Insidious: Chapter 3 is less dependent than its siblings on shock scares, but cannot resist a few mean-spirited sucker punches. More impressive are the numerous moments where Whannell opts for silence, revealing a nasty phantom without forcing jangling soundtrack cues up the audience in a fundamental way. Insidious would suffer without its signature score, still scraping and shrieking like Bernard Herrmann strings gone toxic.
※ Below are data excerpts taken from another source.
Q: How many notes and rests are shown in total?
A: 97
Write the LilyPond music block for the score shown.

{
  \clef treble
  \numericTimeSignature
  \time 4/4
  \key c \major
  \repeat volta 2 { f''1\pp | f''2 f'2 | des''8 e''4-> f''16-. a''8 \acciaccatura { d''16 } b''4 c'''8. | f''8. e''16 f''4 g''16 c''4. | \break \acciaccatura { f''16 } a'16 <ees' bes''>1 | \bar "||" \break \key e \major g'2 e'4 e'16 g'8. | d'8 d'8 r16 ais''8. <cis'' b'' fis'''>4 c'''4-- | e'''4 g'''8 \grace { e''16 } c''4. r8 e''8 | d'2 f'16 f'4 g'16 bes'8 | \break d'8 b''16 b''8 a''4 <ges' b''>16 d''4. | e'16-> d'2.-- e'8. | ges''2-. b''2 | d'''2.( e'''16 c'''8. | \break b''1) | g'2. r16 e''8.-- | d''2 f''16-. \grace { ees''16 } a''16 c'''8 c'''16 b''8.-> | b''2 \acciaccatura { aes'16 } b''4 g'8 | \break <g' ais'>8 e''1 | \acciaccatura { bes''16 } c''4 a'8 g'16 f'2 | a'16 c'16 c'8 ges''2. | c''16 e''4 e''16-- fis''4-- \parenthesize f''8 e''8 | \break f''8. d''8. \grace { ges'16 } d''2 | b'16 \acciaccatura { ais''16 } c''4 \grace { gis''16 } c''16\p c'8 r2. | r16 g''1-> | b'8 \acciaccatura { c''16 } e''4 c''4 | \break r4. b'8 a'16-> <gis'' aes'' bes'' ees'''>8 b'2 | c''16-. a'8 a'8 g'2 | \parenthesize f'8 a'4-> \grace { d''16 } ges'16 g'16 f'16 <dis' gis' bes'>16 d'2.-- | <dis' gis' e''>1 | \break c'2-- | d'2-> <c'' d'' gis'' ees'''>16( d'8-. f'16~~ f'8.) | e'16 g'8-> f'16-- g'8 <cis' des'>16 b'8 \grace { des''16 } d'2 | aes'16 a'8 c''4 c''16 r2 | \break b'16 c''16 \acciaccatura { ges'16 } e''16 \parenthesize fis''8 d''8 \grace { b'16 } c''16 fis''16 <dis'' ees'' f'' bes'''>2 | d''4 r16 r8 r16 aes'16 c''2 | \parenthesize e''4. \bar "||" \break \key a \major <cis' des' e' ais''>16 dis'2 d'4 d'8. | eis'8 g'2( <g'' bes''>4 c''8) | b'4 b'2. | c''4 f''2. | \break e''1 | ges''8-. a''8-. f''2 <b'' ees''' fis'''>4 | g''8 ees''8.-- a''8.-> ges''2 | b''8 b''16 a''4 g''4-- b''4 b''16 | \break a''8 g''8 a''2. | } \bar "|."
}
But where in Wan’s hands it often felt like a blind barrage of slimy kicks and slaps, Whannell scales the soundtrack back just enough to sustain a constant sense of dread and sickness.
Insidious: Chapter 3 is a good sturdy horror movie. Unfortunately, the plot of the third act falls down the stairs into a rather ungainly heap. For better or worse, Whannell lets it lie there. In service to the story we all know will “follow” this prequel, the script pulls a few too many cute faces foreshadowing events to come. A bleaker, more shocking denouement might not have made as much sense, but it would have been more in keeping with the mischievous undertones of the series. Despite a shaky landing, Insidious: Chapter 3 successfully mines brighter spots of humanity from its material than fans of the series may have come to expect. The cast, especially Shaye, ought to be proud of their work, and first-time director Whannell deserves commendation for quite a respectable turn at the wheel.